## EXCERPT TO READ
□ □ □ □
Well, I can see their point. They saw no point at which their  
treatment of it made the food bad, so it was your fault for ordering  
it ;-) <puts on Oliver Hardy voice> "Let _THAT_ be a lesson to you!"

> I do like pizza with fresh or pickled anchovies on.  I just found a  
> place
> (World Market) here where I can get the brined ones with hot peppers.

Cool! Mostly I see the little tins, and the best ones I can normally  
find are in large glass clamp-top mason jars packed in real olive  
oil. I'm sure if I dug around I could find other types.

>> That's the one.
>>
>
> Balut gives me the heebies.....

Yeah, me too.

> Now if someone can tell me where I can find Gentleman's Relish here in
> Atlanta (I used to get it in NYC when I was up north), I'd greatly  
> appreciate
> it.

I'm surprised no one has been able to reproduce the formula "by  
accident" (it appears to be mostly seasoned/spiced anchovy butter),  
and simply sold it under another name. Lots of commercially-produced  
foods have proprietary formulas, but few are as well-protected as  
this one, and none, AFAIK, for as long as this has been around. It's  
as if people had been trying to get the recipe for Coca-Cola since  
1828, and failing, with the major difference that Coke isn't made  
from ingredients commonly available in most kitchens.
□ □ □ □
[Spatial question entries]
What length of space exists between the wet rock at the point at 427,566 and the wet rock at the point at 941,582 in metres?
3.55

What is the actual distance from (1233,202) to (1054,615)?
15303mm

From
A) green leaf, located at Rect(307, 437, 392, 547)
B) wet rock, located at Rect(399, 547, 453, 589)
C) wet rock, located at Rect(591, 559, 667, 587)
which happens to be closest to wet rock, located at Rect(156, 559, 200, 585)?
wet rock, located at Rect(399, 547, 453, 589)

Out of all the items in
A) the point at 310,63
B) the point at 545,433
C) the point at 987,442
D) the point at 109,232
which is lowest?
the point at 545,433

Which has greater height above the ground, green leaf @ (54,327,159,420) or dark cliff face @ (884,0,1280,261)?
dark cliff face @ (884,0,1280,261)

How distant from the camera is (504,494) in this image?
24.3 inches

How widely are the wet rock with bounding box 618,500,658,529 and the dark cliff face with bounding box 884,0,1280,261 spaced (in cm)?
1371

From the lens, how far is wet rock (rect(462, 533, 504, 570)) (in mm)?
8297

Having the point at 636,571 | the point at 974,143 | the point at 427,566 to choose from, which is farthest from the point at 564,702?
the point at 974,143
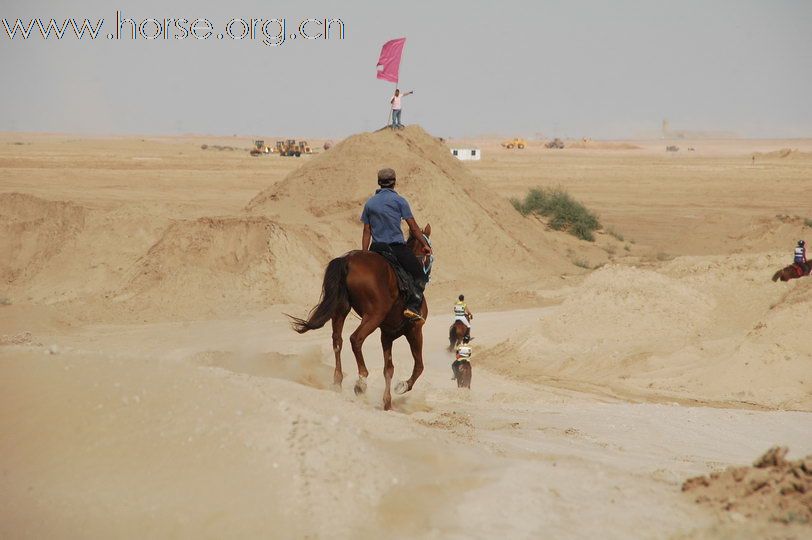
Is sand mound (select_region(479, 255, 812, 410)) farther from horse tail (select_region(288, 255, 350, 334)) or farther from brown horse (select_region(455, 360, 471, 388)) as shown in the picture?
horse tail (select_region(288, 255, 350, 334))

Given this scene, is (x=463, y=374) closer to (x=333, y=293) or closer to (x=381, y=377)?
(x=381, y=377)

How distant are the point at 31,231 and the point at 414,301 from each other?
16.5m

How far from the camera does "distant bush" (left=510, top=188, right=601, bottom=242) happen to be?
116 feet

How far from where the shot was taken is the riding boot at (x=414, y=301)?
11688 millimetres

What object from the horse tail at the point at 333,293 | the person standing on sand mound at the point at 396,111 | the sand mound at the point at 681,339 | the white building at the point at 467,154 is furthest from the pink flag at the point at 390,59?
the white building at the point at 467,154

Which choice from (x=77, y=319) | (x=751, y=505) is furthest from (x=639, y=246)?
(x=751, y=505)

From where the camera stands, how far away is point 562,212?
35.9 m

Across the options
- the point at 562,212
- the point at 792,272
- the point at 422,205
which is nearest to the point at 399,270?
the point at 792,272

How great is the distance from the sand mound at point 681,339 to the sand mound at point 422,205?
20.8ft

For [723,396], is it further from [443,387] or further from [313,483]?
[313,483]

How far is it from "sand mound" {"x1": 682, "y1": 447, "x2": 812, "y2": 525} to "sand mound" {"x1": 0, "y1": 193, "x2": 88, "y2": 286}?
66.3 ft

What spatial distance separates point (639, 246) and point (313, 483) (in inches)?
1177

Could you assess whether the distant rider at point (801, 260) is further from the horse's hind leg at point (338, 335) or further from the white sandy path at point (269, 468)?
the horse's hind leg at point (338, 335)

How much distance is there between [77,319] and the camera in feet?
68.4
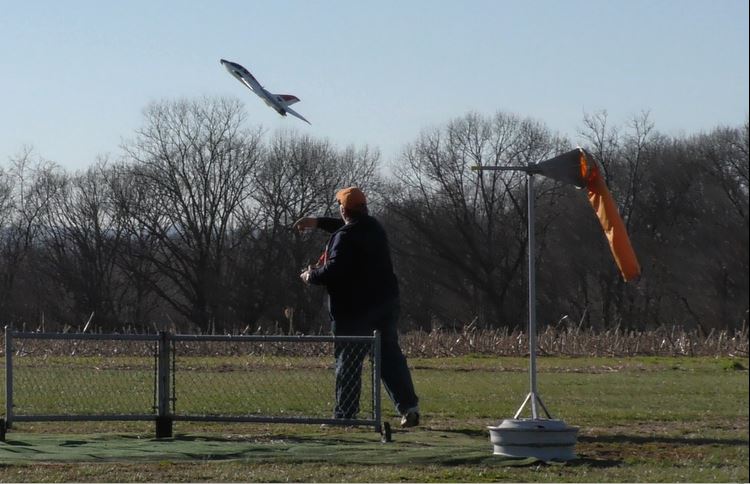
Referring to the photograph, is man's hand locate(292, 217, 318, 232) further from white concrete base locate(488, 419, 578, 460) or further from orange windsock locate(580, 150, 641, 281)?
white concrete base locate(488, 419, 578, 460)

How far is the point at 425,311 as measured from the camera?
199 ft

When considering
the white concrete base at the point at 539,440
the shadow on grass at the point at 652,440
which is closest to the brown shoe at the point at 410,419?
the shadow on grass at the point at 652,440

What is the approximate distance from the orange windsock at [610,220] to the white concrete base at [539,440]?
1.07 metres

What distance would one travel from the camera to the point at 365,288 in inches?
421

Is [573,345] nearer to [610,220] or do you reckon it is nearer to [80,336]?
[80,336]

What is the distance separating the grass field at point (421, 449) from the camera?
759 centimetres

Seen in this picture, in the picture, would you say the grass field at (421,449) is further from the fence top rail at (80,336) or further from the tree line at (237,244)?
the tree line at (237,244)

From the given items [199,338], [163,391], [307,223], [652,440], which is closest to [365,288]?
[307,223]

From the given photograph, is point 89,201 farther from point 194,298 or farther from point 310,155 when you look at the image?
point 310,155

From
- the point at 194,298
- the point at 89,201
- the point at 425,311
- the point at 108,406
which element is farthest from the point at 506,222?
the point at 108,406

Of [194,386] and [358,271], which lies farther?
[194,386]

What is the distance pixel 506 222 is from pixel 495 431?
163 feet

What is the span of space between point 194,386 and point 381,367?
423cm

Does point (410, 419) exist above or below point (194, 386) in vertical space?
below
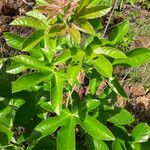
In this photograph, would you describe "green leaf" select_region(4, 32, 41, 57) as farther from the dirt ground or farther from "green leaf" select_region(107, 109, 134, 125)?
the dirt ground

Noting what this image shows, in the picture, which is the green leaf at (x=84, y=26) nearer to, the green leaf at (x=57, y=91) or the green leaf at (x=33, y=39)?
the green leaf at (x=33, y=39)

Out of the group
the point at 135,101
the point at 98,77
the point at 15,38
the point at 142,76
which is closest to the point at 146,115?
the point at 135,101

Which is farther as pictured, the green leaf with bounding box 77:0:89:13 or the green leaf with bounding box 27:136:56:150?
the green leaf with bounding box 27:136:56:150

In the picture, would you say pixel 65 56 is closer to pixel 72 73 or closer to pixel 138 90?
pixel 72 73

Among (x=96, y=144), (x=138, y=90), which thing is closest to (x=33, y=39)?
(x=96, y=144)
□ □ □ □
## TO-DO LIST
A: Name every place mentioned by name in the anchovy post.
B: Extract each line of the rows containing the string "windsock", matching case exactly.

## IN RESPONSE
A: World Market, Atlanta, NYC

B:
Referring to the photograph, is man's hand locate(292, 217, 318, 232) further from white concrete base locate(488, 419, 578, 460) or further from orange windsock locate(580, 150, 641, 281)?
What is the approximate distance from the orange windsock at [610,220] to the white concrete base at [539,440]?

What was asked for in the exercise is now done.